Travertine buildup reflects ancient Rome's water usage

by Mary Caperton Morton
Thursday, October 8, 2015

By the third century, Rome had 11 aqueducts — engineered rivers enclosed by masonry — that supplied water to more than a million people in the metropolis, as well as to the city’s many extravagant public baths and fountains. But just how much water was being sourced from distant rivers, lakes and mountain springs has long been a mystery. Now, scientists are putting some impressive numbers to ancient Rome’s water usage based on a study of travertine deposits that built up over time in the Anio Novus aqueduct as freshwater flowed through it to the city.

The Anio Novus aqueduct, built between A.D. 38 and 52, was the longest of Rome’s aqueducts, transporting water 87 kilometers from the Aniene River in the Apennine Mountains to the city. “Some sections of this aqueduct were more than 30 meters high. It was absolutely stunning from an architectural and an engineering point of view,” says Robert Rodgers, a professor of classics at the University of Vermont who was not involved in the new study. “This aqueduct was really one of the wonders of the ancient world.”

Scholars have long been interested in the Anio Novus system not just because of its sheer size, but also its written history: In A.D. 97, Rome’s water commissioner Sextus Julius Frontinus detailed the operations of the Anio Novus aqueduct in a text entitled “De Aquis.”

“Frontinus' work is a fantastic resource that describes the aqueduct and its different pipes and the distribution system around the city in great detail,” says Duncan Keenan-Jones, an archaeologist at the University of Glasgow in Scotland and lead author of the new study published in the Journal of Archaeological Science. “It’s quite rare to have such detailed measurements from antiquity, and scholars have really tried to use them to calculate flow rates. But it’s clear Frontinus' estimations were wildly off,” he says.

Frontinus calculated the amount of water flowing into Rome through the aqueducts using a unit of measurement called quinaria that was “based on the size of the pipes,” but he lacked a way to accurately measure the velocity of the flow rate through the pipes, Keenan-Jones says.

Much of the Anio Novus aqueduct lies in ruins today, but Keenan-Jones and his colleagues were able to take measurements of the travertine deposits still encrusted on the inside of an intact section of the pipe near Roma Vecchia, about 12 kilometers southeast of the city. The buildup of travertine within the channel recorded the average water level in the pipe, called the wetted perimeter. And in this location, travertine lined the entire pipe, indicating that the aqueduct was almost always full of water.

Based on known rates of travertine mineralization, the team found that the pipe must have had an average flow rate of 1.4 cubic meters (370 gallons) per second. At that rate, the aqueduct would have supplied Rome with roughly 121,000 cubic meters (nearly 32 million gallons) of water each day, an impressive flow rate even by modern plumbing standards, Keenan-Jones says.

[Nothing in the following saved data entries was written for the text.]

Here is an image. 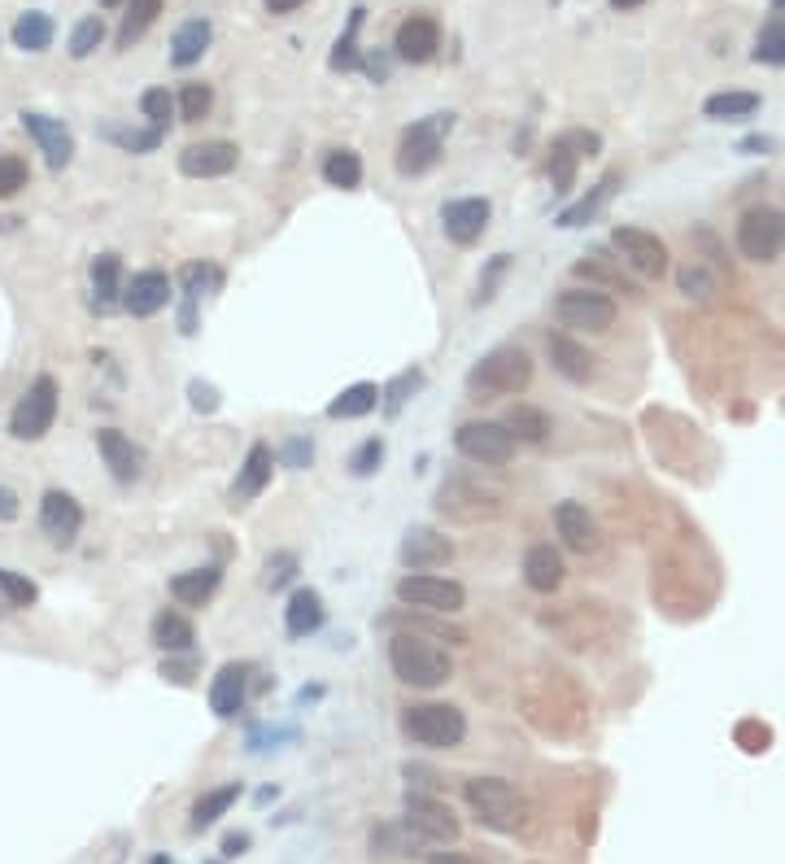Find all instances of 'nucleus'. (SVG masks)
Returning a JSON list of instances; mask_svg holds the SVG:
<instances>
[{
	"instance_id": "f3484780",
	"label": "nucleus",
	"mask_w": 785,
	"mask_h": 864,
	"mask_svg": "<svg viewBox=\"0 0 785 864\" xmlns=\"http://www.w3.org/2000/svg\"><path fill=\"white\" fill-rule=\"evenodd\" d=\"M240 162V149L232 140H201V145H188L179 153V175L188 179H223L232 175Z\"/></svg>"
},
{
	"instance_id": "1a4fd4ad",
	"label": "nucleus",
	"mask_w": 785,
	"mask_h": 864,
	"mask_svg": "<svg viewBox=\"0 0 785 864\" xmlns=\"http://www.w3.org/2000/svg\"><path fill=\"white\" fill-rule=\"evenodd\" d=\"M555 320L572 333H607L615 324V302L598 288H563L555 298Z\"/></svg>"
},
{
	"instance_id": "de8ad7c7",
	"label": "nucleus",
	"mask_w": 785,
	"mask_h": 864,
	"mask_svg": "<svg viewBox=\"0 0 785 864\" xmlns=\"http://www.w3.org/2000/svg\"><path fill=\"white\" fill-rule=\"evenodd\" d=\"M140 114L149 118V127L166 132V127H171V118H175V97H171L166 88H149V92L140 97Z\"/></svg>"
},
{
	"instance_id": "aec40b11",
	"label": "nucleus",
	"mask_w": 785,
	"mask_h": 864,
	"mask_svg": "<svg viewBox=\"0 0 785 864\" xmlns=\"http://www.w3.org/2000/svg\"><path fill=\"white\" fill-rule=\"evenodd\" d=\"M40 528H45L49 541L71 546V541L79 537V528H84V506H79L66 489H49V493L40 498Z\"/></svg>"
},
{
	"instance_id": "4c0bfd02",
	"label": "nucleus",
	"mask_w": 785,
	"mask_h": 864,
	"mask_svg": "<svg viewBox=\"0 0 785 864\" xmlns=\"http://www.w3.org/2000/svg\"><path fill=\"white\" fill-rule=\"evenodd\" d=\"M14 45H18L23 53H45V49L53 45V18L40 14V10L23 14V18L14 23Z\"/></svg>"
},
{
	"instance_id": "0eeeda50",
	"label": "nucleus",
	"mask_w": 785,
	"mask_h": 864,
	"mask_svg": "<svg viewBox=\"0 0 785 864\" xmlns=\"http://www.w3.org/2000/svg\"><path fill=\"white\" fill-rule=\"evenodd\" d=\"M398 603L415 608V612H433V616H454L468 603V590L450 576H433V572H407L398 581Z\"/></svg>"
},
{
	"instance_id": "6ab92c4d",
	"label": "nucleus",
	"mask_w": 785,
	"mask_h": 864,
	"mask_svg": "<svg viewBox=\"0 0 785 864\" xmlns=\"http://www.w3.org/2000/svg\"><path fill=\"white\" fill-rule=\"evenodd\" d=\"M437 49H441V27H437V18L411 14V18L398 23V36H392V53H398L402 62L424 66V62L437 58Z\"/></svg>"
},
{
	"instance_id": "5701e85b",
	"label": "nucleus",
	"mask_w": 785,
	"mask_h": 864,
	"mask_svg": "<svg viewBox=\"0 0 785 864\" xmlns=\"http://www.w3.org/2000/svg\"><path fill=\"white\" fill-rule=\"evenodd\" d=\"M555 533H559L563 546L576 550V554H594V550L602 546V533H598L594 515L585 511V502H559V506H555Z\"/></svg>"
},
{
	"instance_id": "6e6552de",
	"label": "nucleus",
	"mask_w": 785,
	"mask_h": 864,
	"mask_svg": "<svg viewBox=\"0 0 785 864\" xmlns=\"http://www.w3.org/2000/svg\"><path fill=\"white\" fill-rule=\"evenodd\" d=\"M515 446L520 441L511 437V428L494 424V420H468V424L454 428V450L468 463H476V467H502V463H511Z\"/></svg>"
},
{
	"instance_id": "0e129e2a",
	"label": "nucleus",
	"mask_w": 785,
	"mask_h": 864,
	"mask_svg": "<svg viewBox=\"0 0 785 864\" xmlns=\"http://www.w3.org/2000/svg\"><path fill=\"white\" fill-rule=\"evenodd\" d=\"M637 5H646V0H611V10H620V14H624V10H637Z\"/></svg>"
},
{
	"instance_id": "f257e3e1",
	"label": "nucleus",
	"mask_w": 785,
	"mask_h": 864,
	"mask_svg": "<svg viewBox=\"0 0 785 864\" xmlns=\"http://www.w3.org/2000/svg\"><path fill=\"white\" fill-rule=\"evenodd\" d=\"M388 668H392V677L415 686V690H437V686H446L454 677L450 655L433 638L411 634V629L388 638Z\"/></svg>"
},
{
	"instance_id": "a211bd4d",
	"label": "nucleus",
	"mask_w": 785,
	"mask_h": 864,
	"mask_svg": "<svg viewBox=\"0 0 785 864\" xmlns=\"http://www.w3.org/2000/svg\"><path fill=\"white\" fill-rule=\"evenodd\" d=\"M454 559V541L428 524H411L402 533V563L411 572H433V567H446Z\"/></svg>"
},
{
	"instance_id": "f03ea898",
	"label": "nucleus",
	"mask_w": 785,
	"mask_h": 864,
	"mask_svg": "<svg viewBox=\"0 0 785 864\" xmlns=\"http://www.w3.org/2000/svg\"><path fill=\"white\" fill-rule=\"evenodd\" d=\"M528 385H533V359L520 346H498L468 372V389L476 398H515Z\"/></svg>"
},
{
	"instance_id": "b1692460",
	"label": "nucleus",
	"mask_w": 785,
	"mask_h": 864,
	"mask_svg": "<svg viewBox=\"0 0 785 864\" xmlns=\"http://www.w3.org/2000/svg\"><path fill=\"white\" fill-rule=\"evenodd\" d=\"M249 664H223L210 681V712L219 721H232L236 712H245V699H249Z\"/></svg>"
},
{
	"instance_id": "864d4df0",
	"label": "nucleus",
	"mask_w": 785,
	"mask_h": 864,
	"mask_svg": "<svg viewBox=\"0 0 785 864\" xmlns=\"http://www.w3.org/2000/svg\"><path fill=\"white\" fill-rule=\"evenodd\" d=\"M279 463H284V467H297V472H301V467H310V463H314V441H310V437H301V433H297V437H288V446H284Z\"/></svg>"
},
{
	"instance_id": "c85d7f7f",
	"label": "nucleus",
	"mask_w": 785,
	"mask_h": 864,
	"mask_svg": "<svg viewBox=\"0 0 785 864\" xmlns=\"http://www.w3.org/2000/svg\"><path fill=\"white\" fill-rule=\"evenodd\" d=\"M219 581H223V567L219 563H205V567H188L171 581V599L184 603V608H205L214 594H219Z\"/></svg>"
},
{
	"instance_id": "4be33fe9",
	"label": "nucleus",
	"mask_w": 785,
	"mask_h": 864,
	"mask_svg": "<svg viewBox=\"0 0 785 864\" xmlns=\"http://www.w3.org/2000/svg\"><path fill=\"white\" fill-rule=\"evenodd\" d=\"M271 472H275V450L266 441H253L245 463H240V472H236V480H232V506L253 502L271 485Z\"/></svg>"
},
{
	"instance_id": "ddd939ff",
	"label": "nucleus",
	"mask_w": 785,
	"mask_h": 864,
	"mask_svg": "<svg viewBox=\"0 0 785 864\" xmlns=\"http://www.w3.org/2000/svg\"><path fill=\"white\" fill-rule=\"evenodd\" d=\"M611 245H615V253L624 258V266H633L637 275L659 279V275L668 271V245H663L655 231H641V227H615V231H611Z\"/></svg>"
},
{
	"instance_id": "3c124183",
	"label": "nucleus",
	"mask_w": 785,
	"mask_h": 864,
	"mask_svg": "<svg viewBox=\"0 0 785 864\" xmlns=\"http://www.w3.org/2000/svg\"><path fill=\"white\" fill-rule=\"evenodd\" d=\"M27 179H32V171H27V162H23L18 153H0V201L14 197V192H23Z\"/></svg>"
},
{
	"instance_id": "4468645a",
	"label": "nucleus",
	"mask_w": 785,
	"mask_h": 864,
	"mask_svg": "<svg viewBox=\"0 0 785 864\" xmlns=\"http://www.w3.org/2000/svg\"><path fill=\"white\" fill-rule=\"evenodd\" d=\"M18 118H23V132L40 145L45 162H49L53 171H66L71 158H75V132H71L62 118H49V114H40V110H23Z\"/></svg>"
},
{
	"instance_id": "4d7b16f0",
	"label": "nucleus",
	"mask_w": 785,
	"mask_h": 864,
	"mask_svg": "<svg viewBox=\"0 0 785 864\" xmlns=\"http://www.w3.org/2000/svg\"><path fill=\"white\" fill-rule=\"evenodd\" d=\"M188 398H192V411H201V415H214V411H219V389L205 385V380H192V385H188Z\"/></svg>"
},
{
	"instance_id": "6e6d98bb",
	"label": "nucleus",
	"mask_w": 785,
	"mask_h": 864,
	"mask_svg": "<svg viewBox=\"0 0 785 864\" xmlns=\"http://www.w3.org/2000/svg\"><path fill=\"white\" fill-rule=\"evenodd\" d=\"M507 266H511V258H507V253H498V258L485 266V275H481V293H476V302H481V306L494 298V288H498V279L507 275Z\"/></svg>"
},
{
	"instance_id": "58836bf2",
	"label": "nucleus",
	"mask_w": 785,
	"mask_h": 864,
	"mask_svg": "<svg viewBox=\"0 0 785 864\" xmlns=\"http://www.w3.org/2000/svg\"><path fill=\"white\" fill-rule=\"evenodd\" d=\"M362 18H366V10L353 5V10H349V23H345V32H340V40L332 45V58H327L332 71H353V66H358V32H362Z\"/></svg>"
},
{
	"instance_id": "13d9d810",
	"label": "nucleus",
	"mask_w": 785,
	"mask_h": 864,
	"mask_svg": "<svg viewBox=\"0 0 785 864\" xmlns=\"http://www.w3.org/2000/svg\"><path fill=\"white\" fill-rule=\"evenodd\" d=\"M681 288H685V293H694V298H707L711 293V275L698 271V266H685L681 271Z\"/></svg>"
},
{
	"instance_id": "2eb2a0df",
	"label": "nucleus",
	"mask_w": 785,
	"mask_h": 864,
	"mask_svg": "<svg viewBox=\"0 0 785 864\" xmlns=\"http://www.w3.org/2000/svg\"><path fill=\"white\" fill-rule=\"evenodd\" d=\"M598 149H602L598 132H563V136H555L550 140V179H555V192H572L581 158H594Z\"/></svg>"
},
{
	"instance_id": "393cba45",
	"label": "nucleus",
	"mask_w": 785,
	"mask_h": 864,
	"mask_svg": "<svg viewBox=\"0 0 785 864\" xmlns=\"http://www.w3.org/2000/svg\"><path fill=\"white\" fill-rule=\"evenodd\" d=\"M123 306V258L119 253H97L92 258V311L110 315Z\"/></svg>"
},
{
	"instance_id": "338daca9",
	"label": "nucleus",
	"mask_w": 785,
	"mask_h": 864,
	"mask_svg": "<svg viewBox=\"0 0 785 864\" xmlns=\"http://www.w3.org/2000/svg\"><path fill=\"white\" fill-rule=\"evenodd\" d=\"M149 864H171V860H166V855H153V860H149Z\"/></svg>"
},
{
	"instance_id": "c756f323",
	"label": "nucleus",
	"mask_w": 785,
	"mask_h": 864,
	"mask_svg": "<svg viewBox=\"0 0 785 864\" xmlns=\"http://www.w3.org/2000/svg\"><path fill=\"white\" fill-rule=\"evenodd\" d=\"M210 40H214L210 18H188V23H179V27H175V36H171V62H175L179 71L197 66V62L205 58Z\"/></svg>"
},
{
	"instance_id": "412c9836",
	"label": "nucleus",
	"mask_w": 785,
	"mask_h": 864,
	"mask_svg": "<svg viewBox=\"0 0 785 864\" xmlns=\"http://www.w3.org/2000/svg\"><path fill=\"white\" fill-rule=\"evenodd\" d=\"M97 450H101V459H105V467H110V476H114L119 485L140 480V472H145V450H140L127 433L101 428V433H97Z\"/></svg>"
},
{
	"instance_id": "79ce46f5",
	"label": "nucleus",
	"mask_w": 785,
	"mask_h": 864,
	"mask_svg": "<svg viewBox=\"0 0 785 864\" xmlns=\"http://www.w3.org/2000/svg\"><path fill=\"white\" fill-rule=\"evenodd\" d=\"M101 136L110 140V145H119L123 153H153L158 145H162V132L158 127H101Z\"/></svg>"
},
{
	"instance_id": "473e14b6",
	"label": "nucleus",
	"mask_w": 785,
	"mask_h": 864,
	"mask_svg": "<svg viewBox=\"0 0 785 864\" xmlns=\"http://www.w3.org/2000/svg\"><path fill=\"white\" fill-rule=\"evenodd\" d=\"M236 799H240V781H227V786L205 790V794L192 803V834H201V829H210L219 816H227Z\"/></svg>"
},
{
	"instance_id": "e433bc0d",
	"label": "nucleus",
	"mask_w": 785,
	"mask_h": 864,
	"mask_svg": "<svg viewBox=\"0 0 785 864\" xmlns=\"http://www.w3.org/2000/svg\"><path fill=\"white\" fill-rule=\"evenodd\" d=\"M162 14V0H127V14H123V27H119V49H132Z\"/></svg>"
},
{
	"instance_id": "72a5a7b5",
	"label": "nucleus",
	"mask_w": 785,
	"mask_h": 864,
	"mask_svg": "<svg viewBox=\"0 0 785 864\" xmlns=\"http://www.w3.org/2000/svg\"><path fill=\"white\" fill-rule=\"evenodd\" d=\"M507 428H511V437L515 441H528V446H541L546 437H550V415L546 411H537V406H528V402H515L511 411H507V420H502Z\"/></svg>"
},
{
	"instance_id": "49530a36",
	"label": "nucleus",
	"mask_w": 785,
	"mask_h": 864,
	"mask_svg": "<svg viewBox=\"0 0 785 864\" xmlns=\"http://www.w3.org/2000/svg\"><path fill=\"white\" fill-rule=\"evenodd\" d=\"M179 118L184 123H201L205 114H210V105H214V88L210 84H184V92H179Z\"/></svg>"
},
{
	"instance_id": "7ed1b4c3",
	"label": "nucleus",
	"mask_w": 785,
	"mask_h": 864,
	"mask_svg": "<svg viewBox=\"0 0 785 864\" xmlns=\"http://www.w3.org/2000/svg\"><path fill=\"white\" fill-rule=\"evenodd\" d=\"M450 132H454V114H450V110L411 123V127L402 132V140H398V158H392L398 175L415 179V175L433 171V166L441 162V153H446V136H450Z\"/></svg>"
},
{
	"instance_id": "052dcab7",
	"label": "nucleus",
	"mask_w": 785,
	"mask_h": 864,
	"mask_svg": "<svg viewBox=\"0 0 785 864\" xmlns=\"http://www.w3.org/2000/svg\"><path fill=\"white\" fill-rule=\"evenodd\" d=\"M245 847H249V834H227L223 838V855H245Z\"/></svg>"
},
{
	"instance_id": "ea45409f",
	"label": "nucleus",
	"mask_w": 785,
	"mask_h": 864,
	"mask_svg": "<svg viewBox=\"0 0 785 864\" xmlns=\"http://www.w3.org/2000/svg\"><path fill=\"white\" fill-rule=\"evenodd\" d=\"M615 184H620L615 175H607L602 184H594V192H589V197H581L576 205H568V210L559 214V227H585V223H589V218H594V214L607 205V197L615 192Z\"/></svg>"
},
{
	"instance_id": "c9c22d12",
	"label": "nucleus",
	"mask_w": 785,
	"mask_h": 864,
	"mask_svg": "<svg viewBox=\"0 0 785 864\" xmlns=\"http://www.w3.org/2000/svg\"><path fill=\"white\" fill-rule=\"evenodd\" d=\"M759 110V97L755 92H715L702 101V114L715 118V123H737V118H750Z\"/></svg>"
},
{
	"instance_id": "9d476101",
	"label": "nucleus",
	"mask_w": 785,
	"mask_h": 864,
	"mask_svg": "<svg viewBox=\"0 0 785 864\" xmlns=\"http://www.w3.org/2000/svg\"><path fill=\"white\" fill-rule=\"evenodd\" d=\"M737 249L750 262H776L785 253V214L772 205L746 210L737 223Z\"/></svg>"
},
{
	"instance_id": "cd10ccee",
	"label": "nucleus",
	"mask_w": 785,
	"mask_h": 864,
	"mask_svg": "<svg viewBox=\"0 0 785 864\" xmlns=\"http://www.w3.org/2000/svg\"><path fill=\"white\" fill-rule=\"evenodd\" d=\"M323 621H327V608H323L319 590H292V594H288V608H284V634H288L292 642H301V638L319 634V629H323Z\"/></svg>"
},
{
	"instance_id": "a878e982",
	"label": "nucleus",
	"mask_w": 785,
	"mask_h": 864,
	"mask_svg": "<svg viewBox=\"0 0 785 864\" xmlns=\"http://www.w3.org/2000/svg\"><path fill=\"white\" fill-rule=\"evenodd\" d=\"M563 554L550 546V541H537V546H528V554H524V581H528V590H537V594H555L559 586H563Z\"/></svg>"
},
{
	"instance_id": "5fc2aeb1",
	"label": "nucleus",
	"mask_w": 785,
	"mask_h": 864,
	"mask_svg": "<svg viewBox=\"0 0 785 864\" xmlns=\"http://www.w3.org/2000/svg\"><path fill=\"white\" fill-rule=\"evenodd\" d=\"M192 673H197V655H192V651H188V655H166V660H162V677L175 681V686H188Z\"/></svg>"
},
{
	"instance_id": "c03bdc74",
	"label": "nucleus",
	"mask_w": 785,
	"mask_h": 864,
	"mask_svg": "<svg viewBox=\"0 0 785 864\" xmlns=\"http://www.w3.org/2000/svg\"><path fill=\"white\" fill-rule=\"evenodd\" d=\"M0 594H5L10 608H36L40 603V586L14 567H0Z\"/></svg>"
},
{
	"instance_id": "603ef678",
	"label": "nucleus",
	"mask_w": 785,
	"mask_h": 864,
	"mask_svg": "<svg viewBox=\"0 0 785 864\" xmlns=\"http://www.w3.org/2000/svg\"><path fill=\"white\" fill-rule=\"evenodd\" d=\"M379 463H384V437H366V441L349 454V472H353V476H375Z\"/></svg>"
},
{
	"instance_id": "dca6fc26",
	"label": "nucleus",
	"mask_w": 785,
	"mask_h": 864,
	"mask_svg": "<svg viewBox=\"0 0 785 864\" xmlns=\"http://www.w3.org/2000/svg\"><path fill=\"white\" fill-rule=\"evenodd\" d=\"M489 218H494L489 197H454L441 205V227L454 245H476L489 231Z\"/></svg>"
},
{
	"instance_id": "09e8293b",
	"label": "nucleus",
	"mask_w": 785,
	"mask_h": 864,
	"mask_svg": "<svg viewBox=\"0 0 785 864\" xmlns=\"http://www.w3.org/2000/svg\"><path fill=\"white\" fill-rule=\"evenodd\" d=\"M420 385H424V372H402L388 389H379V406H384V415H398V411H402V402H407Z\"/></svg>"
},
{
	"instance_id": "bb28decb",
	"label": "nucleus",
	"mask_w": 785,
	"mask_h": 864,
	"mask_svg": "<svg viewBox=\"0 0 785 864\" xmlns=\"http://www.w3.org/2000/svg\"><path fill=\"white\" fill-rule=\"evenodd\" d=\"M546 354H550L555 372H559V376H568L572 385L594 380V354H589L581 341H572L568 333H550V337H546Z\"/></svg>"
},
{
	"instance_id": "69168bd1",
	"label": "nucleus",
	"mask_w": 785,
	"mask_h": 864,
	"mask_svg": "<svg viewBox=\"0 0 785 864\" xmlns=\"http://www.w3.org/2000/svg\"><path fill=\"white\" fill-rule=\"evenodd\" d=\"M101 5H105V10H114V5H123V0H101Z\"/></svg>"
},
{
	"instance_id": "bf43d9fd",
	"label": "nucleus",
	"mask_w": 785,
	"mask_h": 864,
	"mask_svg": "<svg viewBox=\"0 0 785 864\" xmlns=\"http://www.w3.org/2000/svg\"><path fill=\"white\" fill-rule=\"evenodd\" d=\"M18 493L10 489V485H0V524H10V519H18Z\"/></svg>"
},
{
	"instance_id": "a19ab883",
	"label": "nucleus",
	"mask_w": 785,
	"mask_h": 864,
	"mask_svg": "<svg viewBox=\"0 0 785 864\" xmlns=\"http://www.w3.org/2000/svg\"><path fill=\"white\" fill-rule=\"evenodd\" d=\"M297 572H301V559H297L292 550H275V554L262 563V590H271V594L288 590V586L297 581Z\"/></svg>"
},
{
	"instance_id": "774afa93",
	"label": "nucleus",
	"mask_w": 785,
	"mask_h": 864,
	"mask_svg": "<svg viewBox=\"0 0 785 864\" xmlns=\"http://www.w3.org/2000/svg\"><path fill=\"white\" fill-rule=\"evenodd\" d=\"M772 5H776V14H785V0H772Z\"/></svg>"
},
{
	"instance_id": "423d86ee",
	"label": "nucleus",
	"mask_w": 785,
	"mask_h": 864,
	"mask_svg": "<svg viewBox=\"0 0 785 864\" xmlns=\"http://www.w3.org/2000/svg\"><path fill=\"white\" fill-rule=\"evenodd\" d=\"M58 402H62V389L53 376H36L32 389L18 398L14 415H10V437L14 441H40L49 437L53 420H58Z\"/></svg>"
},
{
	"instance_id": "f704fd0d",
	"label": "nucleus",
	"mask_w": 785,
	"mask_h": 864,
	"mask_svg": "<svg viewBox=\"0 0 785 864\" xmlns=\"http://www.w3.org/2000/svg\"><path fill=\"white\" fill-rule=\"evenodd\" d=\"M323 179L340 192H353L362 184V158L353 149H327L323 153Z\"/></svg>"
},
{
	"instance_id": "8fccbe9b",
	"label": "nucleus",
	"mask_w": 785,
	"mask_h": 864,
	"mask_svg": "<svg viewBox=\"0 0 785 864\" xmlns=\"http://www.w3.org/2000/svg\"><path fill=\"white\" fill-rule=\"evenodd\" d=\"M101 40H105V23H101L97 14H92V18H84V23L71 32V58H79V62H84V58H92Z\"/></svg>"
},
{
	"instance_id": "e2e57ef3",
	"label": "nucleus",
	"mask_w": 785,
	"mask_h": 864,
	"mask_svg": "<svg viewBox=\"0 0 785 864\" xmlns=\"http://www.w3.org/2000/svg\"><path fill=\"white\" fill-rule=\"evenodd\" d=\"M266 14H292L297 5H306V0H262Z\"/></svg>"
},
{
	"instance_id": "680f3d73",
	"label": "nucleus",
	"mask_w": 785,
	"mask_h": 864,
	"mask_svg": "<svg viewBox=\"0 0 785 864\" xmlns=\"http://www.w3.org/2000/svg\"><path fill=\"white\" fill-rule=\"evenodd\" d=\"M433 864H481V860H472V855H463V851H437Z\"/></svg>"
},
{
	"instance_id": "7c9ffc66",
	"label": "nucleus",
	"mask_w": 785,
	"mask_h": 864,
	"mask_svg": "<svg viewBox=\"0 0 785 864\" xmlns=\"http://www.w3.org/2000/svg\"><path fill=\"white\" fill-rule=\"evenodd\" d=\"M375 406H379V385L358 380V385L340 389V393L327 402V420H362V415H371Z\"/></svg>"
},
{
	"instance_id": "2f4dec72",
	"label": "nucleus",
	"mask_w": 785,
	"mask_h": 864,
	"mask_svg": "<svg viewBox=\"0 0 785 864\" xmlns=\"http://www.w3.org/2000/svg\"><path fill=\"white\" fill-rule=\"evenodd\" d=\"M153 642H158V651H166V655H188L192 642H197V634H192L188 616H179V612L166 608V612L153 616Z\"/></svg>"
},
{
	"instance_id": "a18cd8bd",
	"label": "nucleus",
	"mask_w": 785,
	"mask_h": 864,
	"mask_svg": "<svg viewBox=\"0 0 785 864\" xmlns=\"http://www.w3.org/2000/svg\"><path fill=\"white\" fill-rule=\"evenodd\" d=\"M179 284H184V302H201L205 288H219L223 284V271L210 266V262H188L179 271Z\"/></svg>"
},
{
	"instance_id": "37998d69",
	"label": "nucleus",
	"mask_w": 785,
	"mask_h": 864,
	"mask_svg": "<svg viewBox=\"0 0 785 864\" xmlns=\"http://www.w3.org/2000/svg\"><path fill=\"white\" fill-rule=\"evenodd\" d=\"M755 62L763 66H785V18H772L755 36Z\"/></svg>"
},
{
	"instance_id": "f8f14e48",
	"label": "nucleus",
	"mask_w": 785,
	"mask_h": 864,
	"mask_svg": "<svg viewBox=\"0 0 785 864\" xmlns=\"http://www.w3.org/2000/svg\"><path fill=\"white\" fill-rule=\"evenodd\" d=\"M171 298H175V279L166 271H136L132 279H123V311L132 320H153L158 311H166Z\"/></svg>"
},
{
	"instance_id": "39448f33",
	"label": "nucleus",
	"mask_w": 785,
	"mask_h": 864,
	"mask_svg": "<svg viewBox=\"0 0 785 864\" xmlns=\"http://www.w3.org/2000/svg\"><path fill=\"white\" fill-rule=\"evenodd\" d=\"M463 799L476 812V821L498 834H511L524 821V803L507 777H472V781H463Z\"/></svg>"
},
{
	"instance_id": "9b49d317",
	"label": "nucleus",
	"mask_w": 785,
	"mask_h": 864,
	"mask_svg": "<svg viewBox=\"0 0 785 864\" xmlns=\"http://www.w3.org/2000/svg\"><path fill=\"white\" fill-rule=\"evenodd\" d=\"M402 825L415 834L420 847H450L459 842V816L437 803L433 794H407V812H402Z\"/></svg>"
},
{
	"instance_id": "20e7f679",
	"label": "nucleus",
	"mask_w": 785,
	"mask_h": 864,
	"mask_svg": "<svg viewBox=\"0 0 785 864\" xmlns=\"http://www.w3.org/2000/svg\"><path fill=\"white\" fill-rule=\"evenodd\" d=\"M402 734L433 751H454L468 738V716L454 703H415L402 712Z\"/></svg>"
}]
</instances>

Researchers have previously attempted to estimate the population of Rome based on the amount of water flowing into the city, but Rodgers warns against such correlations. “There were a lot of different uses for the water that don’t strictly represent the number of people using it,” he says. “Most ordinary citizens would have gone to the corner fountain and [retrieved] a pail or two a day, while the wealthy and the large public baths used vast quantities of water.”

Keenan-Jones says he and his colleagues would next like to determine which parts of the city were using the water supplied by the Anio Novus aqueduct, which was valued because it came from mountain springs, rather than rivers or lakes. “This was prized water,” Keenan-Jones says. “It’ll be interesting to see how it was diverted to serve the wealthier houses and more elite baths.”